Tagging @tjruwase and @wenbinc-Bin for the original PR to take a look as well.
@loadams I'd like to work on this.
Any update on this? Lots of people are waiting on this to be resolved, so they can upgrade to use the new AutoTP for additional optimization in their training
Any update on this?
I encountered the same issue during the 14B-MoE training. It appears that versions of DeepSpeed 0.16.0 and above require more GPU memory.
@loadams Any update on this?
@hijkzzz - I haven't had time to work on this more unfortunately. @delock - @wenbinc-Bin's PR seems to maybe be the culprit, but could you help take a look too?
Sorry. I don't have time to look at this issue right now. I will look at it when I have time. If any of you have time, you can look at this issue first.

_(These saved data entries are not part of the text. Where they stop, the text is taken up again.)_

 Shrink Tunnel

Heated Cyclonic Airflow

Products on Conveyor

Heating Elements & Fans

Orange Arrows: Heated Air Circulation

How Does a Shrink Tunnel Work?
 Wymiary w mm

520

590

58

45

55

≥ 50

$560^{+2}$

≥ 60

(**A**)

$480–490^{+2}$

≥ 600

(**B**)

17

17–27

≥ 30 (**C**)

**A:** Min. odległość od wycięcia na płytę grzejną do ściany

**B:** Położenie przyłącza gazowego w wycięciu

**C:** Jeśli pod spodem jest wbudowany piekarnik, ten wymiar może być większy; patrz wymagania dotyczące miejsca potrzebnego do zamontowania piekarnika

Would it be best to revert the breaking change as it's more likely that DPO is a smaller use case than everyone affected by this.

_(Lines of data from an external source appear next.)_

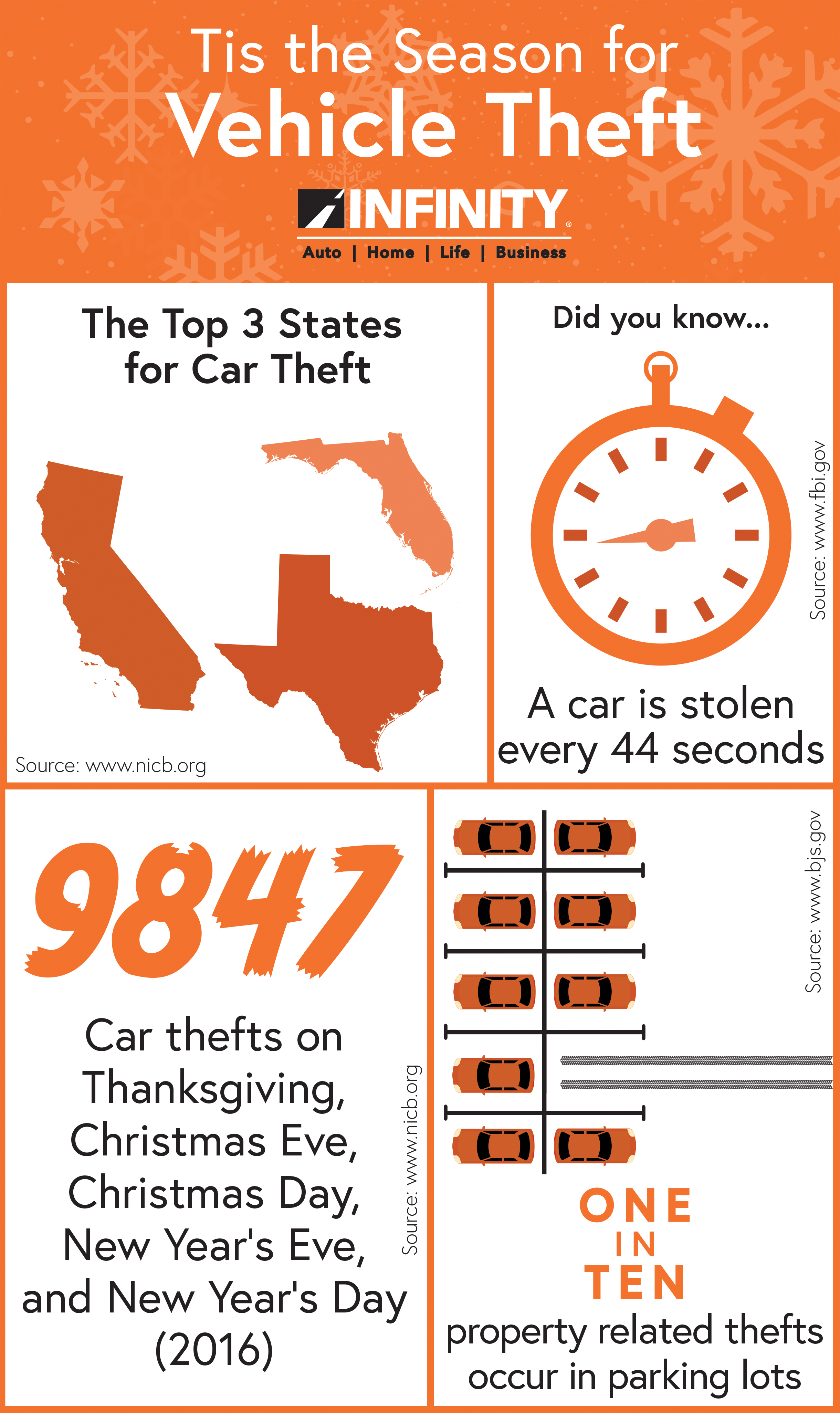 Tis the Season for
Vehicle Theft

INFINITY
Auto | Home | Life | Business

The Top 3 States for Car Theft

Source: www.nicb.org

Did you know...

Source: www.fbi.gov

A car is stolen every 44 seconds

9847

Car thefts on Thanksgiving, Christmas Eve, Christmas Day, New Year's Eve, and New Year's Day (2016)

Source: www.nicb.org

Source: www.bjs.gov

ONE IN TEN

property related thefts occur in parking lots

I think part of the problem is that we call the backwards hook in the forward to clear the ds_grads_remaining:
self.backward_hooks.append(module.register_forward_pre_hook(_post_backward_module_hook))
@hijkzzz - I haven't had time to work on this more unfortunately. @delock - @wenbinc-Bin's PR seems to maybe be the culprit, but could you help take a look too?
Let me talk with Wenbin to understand the original PR. @loadams
I looked at the place where __n_available_params is set to zero. The loop will release params and will decrease this variable accordingly. So to speak if the loop didn't release all params, set this variable to zero will make prefetch fetch more params than planned. It would help if we know the value of this variable before line 454 in case OOM happens.
If the logic in https://github.com/deepspeedai/DeepSpeed/blob/master/deepspeed/runtime/zero/partitioned_param_coordinator.py#L481 and https://github.com/deepspeedai/DeepSpeed/blob/master/deepspeed/runtime/zero/partitioned_param_coordinator.py#L520 is comprehensive, then I don't see the needs to reset __n_avaiable_params in the code. I saw this reset was in reset_step then moved to release_and_reset_all. Is there a reason to add this reset in the first place?
One behavior I noticed is that module.ds_grads_remaining doesn't decrement when using gradient checkpointing and use_reentrant=False. When using use_reentrant=True, most of the decoder layers will have the correct module.ds_grads_remaining value which will properly trigger the self.post_sub_module_backward_function, with the exception of the nn.CrossEntropyLoss module which isn't typically wrapped with checkpointing, so it's module.ds_grads_remaining value continues to climb during each step.
@loadams I have talked to @wenbinc-Bin offline, he agreed to rollback his PR first to address this issue. Then he would submit a more comprehensive fix on OOM issue. I'll create a rollback PR as a temporary fix for this issue.